ASSIGNED TASK
Return every line from the one with "James Joyce & Sylvia Beach - Paris 1920's" through the one with "Foto de casa", inclusive, exactly as it appears below.

DATA SECTION
*** Begin section ***

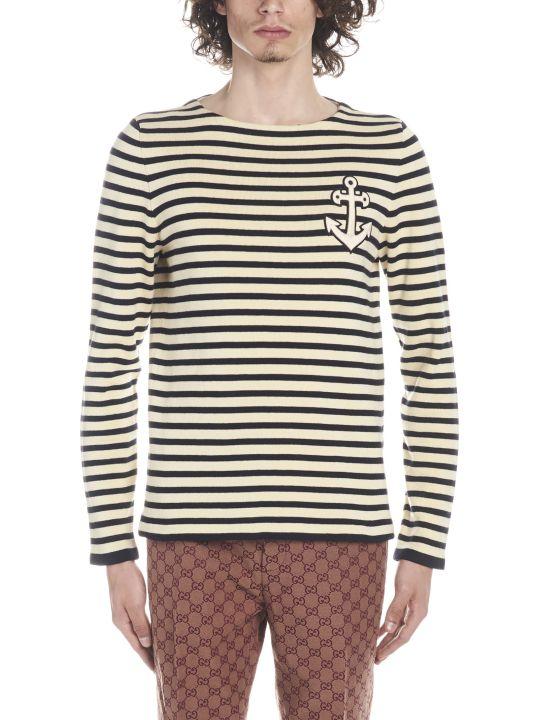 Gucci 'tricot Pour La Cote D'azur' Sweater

*** End section ***
*** Begin section ***

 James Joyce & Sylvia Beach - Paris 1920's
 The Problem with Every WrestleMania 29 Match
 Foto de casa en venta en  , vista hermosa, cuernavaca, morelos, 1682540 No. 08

*** End section ***
*** Begin section ***

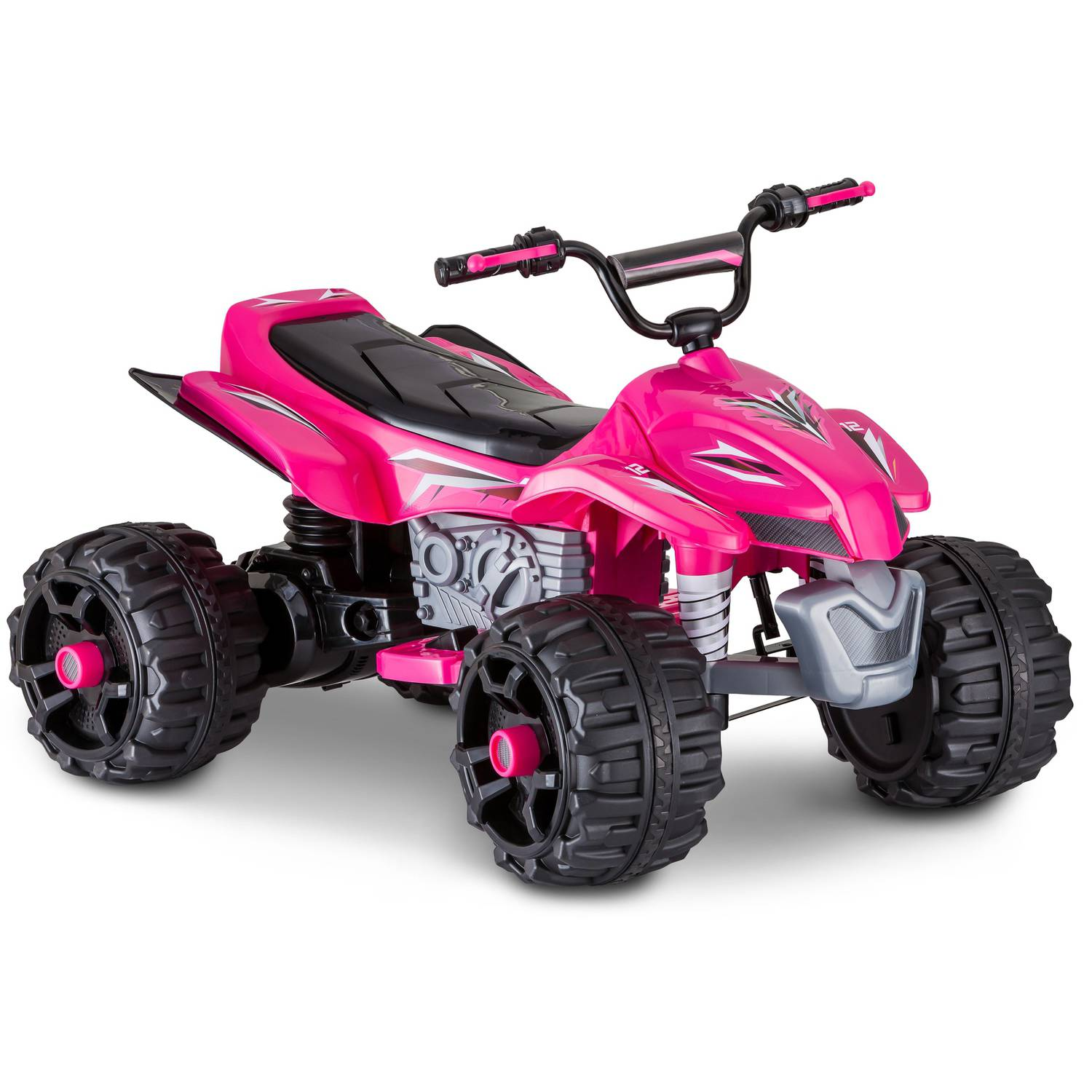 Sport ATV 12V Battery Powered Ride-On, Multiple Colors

*** End section ***

TASK OUTPUT
 James Joyce & Sylvia Beach - Paris 1920's
 The Problem with Every WrestleMania 29 Match
 Foto de casa en venta en  , vista hermosa, cuernavaca, morelos, 1682540 No. 08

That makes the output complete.